Hehe: http://www.cs.stir.ac.uk/~kjt/techreps/pdf/TR141.pdf

A paper that tries to compute Halstead language level for Haskell. It was so high they had to change constants in the computation of Halstead volume (page 6 in the paper above). Basically, many spaces in Haskell program are "apply" operator and one have to count these spaces to even attempt to be compatible with the theory.

I also have to say that I like Tcl very much but for different reason: values in Tcl are immutable and passing a dictionary or list to a procedure will not change that dictionary in unpredictable way (will not "pull the rug").

I once ranked languages by their support for drunken programming (diminished higher thinking ability - how much thinking programming language really takes from you) and Haskell and Tcl came out first and second - both have immutable values and Haskell also helps with the type system. Other contenders like C, C++, C#, Python and some other languages were much worse to use when one is drunk. Mainly due to the need to remember effects on the arguments passed to a function and/or method, but also for infamous "null".

C# had third place - some type safety and garbage collection help a lot (and compiler accepts more code than Java). Everything else just brings you more headache when you try to decipher and make work what you wrote being drunk.


When I was in college I once wrote Java code while drunk late into the night. I reviewed it the next morning (afternoon, really). The good news was that the code worked exactly as expected and produced correct results. The bad news was that it was completely incomprehensible. As in my sober self could not construct a mental model of how the code worked.

Then again, I also sometimes write code in my sleep if I left a problem unsolved during the workday and then I implement that solution when I wake up. Does anyone else also do this?


One time at university I was up late working on a math assignment, but couldn't figure out one of the problems. I fell asleep and had a dream in which I came up with the solution. I woke up briefly, wrote down the answer, then fell asleep again.

When I got the assignment back from the TA I had gotten everything correct, except for that problem, which he had marked up with red question marks and exclamation points. I looked at what I had written and found it to be incomprehensible nonsense...


This is my experience coding drunk as well. I also really hated the experience. As someone who enjoys getting lost and getting drunk and programming I thought I would love doing both together, it turns out for me drinking just maximizes the magical transient errors when coding caused by false assumptions which are always the hardest to debug.


These magical transient errors are exactly why one should choose language with immutable values. You have old value and you compute new one (with sharing if possible).

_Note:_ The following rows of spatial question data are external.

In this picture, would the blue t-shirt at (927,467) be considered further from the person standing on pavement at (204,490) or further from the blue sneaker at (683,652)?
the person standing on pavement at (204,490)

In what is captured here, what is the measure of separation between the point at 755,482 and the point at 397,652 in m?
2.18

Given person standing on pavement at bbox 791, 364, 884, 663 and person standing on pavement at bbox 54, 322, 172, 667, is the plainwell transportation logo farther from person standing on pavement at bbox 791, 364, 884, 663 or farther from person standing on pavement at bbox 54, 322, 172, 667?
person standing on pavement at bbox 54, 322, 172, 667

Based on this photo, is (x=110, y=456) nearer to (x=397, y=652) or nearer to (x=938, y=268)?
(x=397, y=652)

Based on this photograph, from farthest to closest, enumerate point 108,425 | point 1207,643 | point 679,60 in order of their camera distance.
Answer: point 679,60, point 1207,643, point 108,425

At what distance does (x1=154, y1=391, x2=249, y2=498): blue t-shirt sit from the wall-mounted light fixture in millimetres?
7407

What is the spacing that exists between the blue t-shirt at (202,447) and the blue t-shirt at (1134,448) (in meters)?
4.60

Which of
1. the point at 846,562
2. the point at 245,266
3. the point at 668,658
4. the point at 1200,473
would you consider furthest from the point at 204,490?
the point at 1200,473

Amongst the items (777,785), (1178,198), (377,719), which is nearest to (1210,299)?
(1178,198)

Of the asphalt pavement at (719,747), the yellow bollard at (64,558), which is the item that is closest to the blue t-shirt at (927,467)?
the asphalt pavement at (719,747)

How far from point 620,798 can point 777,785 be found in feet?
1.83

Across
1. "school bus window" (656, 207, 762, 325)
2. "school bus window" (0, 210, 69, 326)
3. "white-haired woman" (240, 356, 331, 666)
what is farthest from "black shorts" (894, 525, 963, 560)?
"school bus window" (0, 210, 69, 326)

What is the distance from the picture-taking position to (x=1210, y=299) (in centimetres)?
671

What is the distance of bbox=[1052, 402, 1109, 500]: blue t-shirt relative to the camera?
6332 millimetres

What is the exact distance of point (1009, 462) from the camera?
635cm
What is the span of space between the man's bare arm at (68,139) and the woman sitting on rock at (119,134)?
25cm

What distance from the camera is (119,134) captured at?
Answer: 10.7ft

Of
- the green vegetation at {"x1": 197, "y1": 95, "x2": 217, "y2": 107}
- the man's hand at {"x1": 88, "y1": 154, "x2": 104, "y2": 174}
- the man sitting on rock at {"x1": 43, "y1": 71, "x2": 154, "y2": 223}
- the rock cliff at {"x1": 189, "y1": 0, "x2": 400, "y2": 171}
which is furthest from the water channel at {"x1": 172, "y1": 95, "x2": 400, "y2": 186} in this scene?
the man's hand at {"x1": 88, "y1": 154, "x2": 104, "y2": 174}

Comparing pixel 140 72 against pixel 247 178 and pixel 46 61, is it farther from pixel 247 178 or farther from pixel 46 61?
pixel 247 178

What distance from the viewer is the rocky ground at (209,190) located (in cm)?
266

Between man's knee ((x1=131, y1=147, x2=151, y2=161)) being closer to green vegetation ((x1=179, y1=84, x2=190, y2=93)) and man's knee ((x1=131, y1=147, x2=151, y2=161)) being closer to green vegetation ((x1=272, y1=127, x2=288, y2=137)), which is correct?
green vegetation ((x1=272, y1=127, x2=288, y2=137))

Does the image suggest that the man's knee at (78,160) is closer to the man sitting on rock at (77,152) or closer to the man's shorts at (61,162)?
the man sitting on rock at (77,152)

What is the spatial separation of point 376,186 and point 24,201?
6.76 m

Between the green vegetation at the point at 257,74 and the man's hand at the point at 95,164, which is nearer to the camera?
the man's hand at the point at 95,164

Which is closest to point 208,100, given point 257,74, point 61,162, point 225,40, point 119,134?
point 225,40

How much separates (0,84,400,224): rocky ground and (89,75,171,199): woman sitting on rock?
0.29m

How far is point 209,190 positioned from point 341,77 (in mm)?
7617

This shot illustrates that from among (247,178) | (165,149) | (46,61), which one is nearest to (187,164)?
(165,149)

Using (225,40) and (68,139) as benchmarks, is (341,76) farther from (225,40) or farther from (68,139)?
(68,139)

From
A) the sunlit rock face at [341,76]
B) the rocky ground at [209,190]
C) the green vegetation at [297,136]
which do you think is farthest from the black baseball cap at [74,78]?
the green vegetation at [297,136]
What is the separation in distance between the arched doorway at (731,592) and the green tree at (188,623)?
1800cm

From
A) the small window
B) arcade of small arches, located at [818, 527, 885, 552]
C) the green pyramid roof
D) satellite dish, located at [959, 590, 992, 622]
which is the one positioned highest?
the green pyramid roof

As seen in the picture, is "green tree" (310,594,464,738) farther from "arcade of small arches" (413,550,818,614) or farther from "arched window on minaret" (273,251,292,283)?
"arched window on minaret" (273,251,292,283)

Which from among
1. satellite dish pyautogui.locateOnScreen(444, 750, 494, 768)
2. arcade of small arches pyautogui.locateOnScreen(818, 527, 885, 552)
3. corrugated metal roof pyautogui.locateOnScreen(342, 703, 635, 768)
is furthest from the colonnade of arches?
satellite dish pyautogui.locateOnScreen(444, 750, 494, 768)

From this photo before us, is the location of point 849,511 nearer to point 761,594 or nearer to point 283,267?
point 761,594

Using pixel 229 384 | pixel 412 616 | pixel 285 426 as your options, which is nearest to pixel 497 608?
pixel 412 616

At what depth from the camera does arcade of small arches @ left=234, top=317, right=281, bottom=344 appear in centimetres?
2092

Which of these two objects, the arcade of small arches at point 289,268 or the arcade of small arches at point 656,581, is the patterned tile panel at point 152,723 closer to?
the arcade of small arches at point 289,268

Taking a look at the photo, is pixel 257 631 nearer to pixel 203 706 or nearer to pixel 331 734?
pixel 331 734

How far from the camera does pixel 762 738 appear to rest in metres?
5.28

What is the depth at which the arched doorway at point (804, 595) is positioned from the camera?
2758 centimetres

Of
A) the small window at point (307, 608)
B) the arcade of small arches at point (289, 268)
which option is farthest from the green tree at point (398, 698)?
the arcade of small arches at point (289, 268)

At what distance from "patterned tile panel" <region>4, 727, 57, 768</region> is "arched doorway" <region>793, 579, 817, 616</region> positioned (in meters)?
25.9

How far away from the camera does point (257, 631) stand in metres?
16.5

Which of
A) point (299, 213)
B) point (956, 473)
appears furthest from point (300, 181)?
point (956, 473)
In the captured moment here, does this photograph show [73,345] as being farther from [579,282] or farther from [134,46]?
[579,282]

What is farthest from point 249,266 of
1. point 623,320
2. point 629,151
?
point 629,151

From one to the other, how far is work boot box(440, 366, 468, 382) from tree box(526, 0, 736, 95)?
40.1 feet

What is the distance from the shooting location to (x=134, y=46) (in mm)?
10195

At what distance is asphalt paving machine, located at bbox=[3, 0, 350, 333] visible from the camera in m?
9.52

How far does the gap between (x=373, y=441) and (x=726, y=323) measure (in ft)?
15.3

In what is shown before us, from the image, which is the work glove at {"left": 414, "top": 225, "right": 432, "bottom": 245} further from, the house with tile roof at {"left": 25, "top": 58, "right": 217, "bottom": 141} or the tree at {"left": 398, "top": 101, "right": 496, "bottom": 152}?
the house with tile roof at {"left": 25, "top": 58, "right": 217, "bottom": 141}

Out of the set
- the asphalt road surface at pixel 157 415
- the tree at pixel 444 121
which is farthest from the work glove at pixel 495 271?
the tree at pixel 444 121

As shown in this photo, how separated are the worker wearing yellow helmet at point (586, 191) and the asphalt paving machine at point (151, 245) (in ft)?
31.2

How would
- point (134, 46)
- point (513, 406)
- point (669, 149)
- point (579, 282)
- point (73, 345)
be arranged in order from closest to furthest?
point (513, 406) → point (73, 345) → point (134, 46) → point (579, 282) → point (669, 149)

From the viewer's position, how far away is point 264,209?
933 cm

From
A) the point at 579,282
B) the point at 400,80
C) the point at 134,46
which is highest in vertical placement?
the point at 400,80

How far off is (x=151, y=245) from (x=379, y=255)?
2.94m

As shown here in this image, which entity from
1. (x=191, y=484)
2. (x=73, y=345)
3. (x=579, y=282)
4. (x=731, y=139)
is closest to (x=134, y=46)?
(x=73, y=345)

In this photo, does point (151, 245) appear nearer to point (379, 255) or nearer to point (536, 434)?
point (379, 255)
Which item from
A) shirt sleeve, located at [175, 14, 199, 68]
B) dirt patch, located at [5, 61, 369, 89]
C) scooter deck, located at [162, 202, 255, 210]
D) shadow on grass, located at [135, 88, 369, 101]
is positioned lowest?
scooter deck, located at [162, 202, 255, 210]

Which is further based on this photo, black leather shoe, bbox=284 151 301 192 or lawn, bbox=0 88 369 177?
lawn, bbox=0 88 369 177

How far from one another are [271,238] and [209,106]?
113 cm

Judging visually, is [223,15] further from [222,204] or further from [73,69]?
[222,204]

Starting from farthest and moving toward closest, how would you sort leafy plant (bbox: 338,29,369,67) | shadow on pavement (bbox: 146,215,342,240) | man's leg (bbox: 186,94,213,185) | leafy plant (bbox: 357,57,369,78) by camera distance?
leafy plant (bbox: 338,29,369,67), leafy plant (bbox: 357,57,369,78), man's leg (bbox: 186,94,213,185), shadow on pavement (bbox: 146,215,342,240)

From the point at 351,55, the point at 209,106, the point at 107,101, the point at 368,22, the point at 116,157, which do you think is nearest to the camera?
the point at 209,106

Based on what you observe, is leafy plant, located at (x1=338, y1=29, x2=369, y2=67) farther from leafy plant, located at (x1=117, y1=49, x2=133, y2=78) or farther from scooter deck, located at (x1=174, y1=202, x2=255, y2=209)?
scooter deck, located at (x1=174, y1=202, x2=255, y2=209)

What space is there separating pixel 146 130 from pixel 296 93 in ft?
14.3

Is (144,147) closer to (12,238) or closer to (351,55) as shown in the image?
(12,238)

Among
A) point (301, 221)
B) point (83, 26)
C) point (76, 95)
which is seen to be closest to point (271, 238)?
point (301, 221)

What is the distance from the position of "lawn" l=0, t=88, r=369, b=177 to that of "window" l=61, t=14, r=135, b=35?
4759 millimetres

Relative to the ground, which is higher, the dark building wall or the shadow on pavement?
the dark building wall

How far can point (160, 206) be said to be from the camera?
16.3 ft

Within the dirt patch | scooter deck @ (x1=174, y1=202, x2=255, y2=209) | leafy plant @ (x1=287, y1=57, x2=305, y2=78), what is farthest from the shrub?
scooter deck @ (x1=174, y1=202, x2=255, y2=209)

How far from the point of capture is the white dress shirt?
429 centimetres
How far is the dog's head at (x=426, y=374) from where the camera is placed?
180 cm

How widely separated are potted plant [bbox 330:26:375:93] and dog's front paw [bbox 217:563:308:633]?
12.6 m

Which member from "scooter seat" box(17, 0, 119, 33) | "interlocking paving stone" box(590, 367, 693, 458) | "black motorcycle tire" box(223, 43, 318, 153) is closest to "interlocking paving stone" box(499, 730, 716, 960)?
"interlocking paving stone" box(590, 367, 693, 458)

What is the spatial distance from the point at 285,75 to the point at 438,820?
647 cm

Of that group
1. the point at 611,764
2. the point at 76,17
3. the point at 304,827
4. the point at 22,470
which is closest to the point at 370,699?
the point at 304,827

You can continue to use old value or throw it away.

The mutation operation can be seen as resource management optimization, premature (and thusly evil) more often than not.


Did it make sense next time you got drunk? :P

I had to update some code that a more talented coder than I, wrote while stoned. It was an adventure.


Hah. I didn’t try, but that’s a good question.


Did you also consider Clojure? I suspect it would have made position 1 or 2 on your list depending on the problem to be solved.


Tcl IS the Clojure, but for C and it also has Tk, which is purely awesome (canvas elements have tags and event bindings).

I did these experiments when Clojure was not all that hip, circa 2008-2010.


We are vastly different programmers if you are being hindered by your ability to input.

If I could write code that was perfect and easy to read - but had to use nothing but my toes, I’d be investing in some fancy slippers and in a second.


I'm not sure if i understand you correctly, but if you think you aren't affected by where the relevant keys are, I would like to challenge you to get a German keyboard layout and write some program in C, Java or another curly braces language.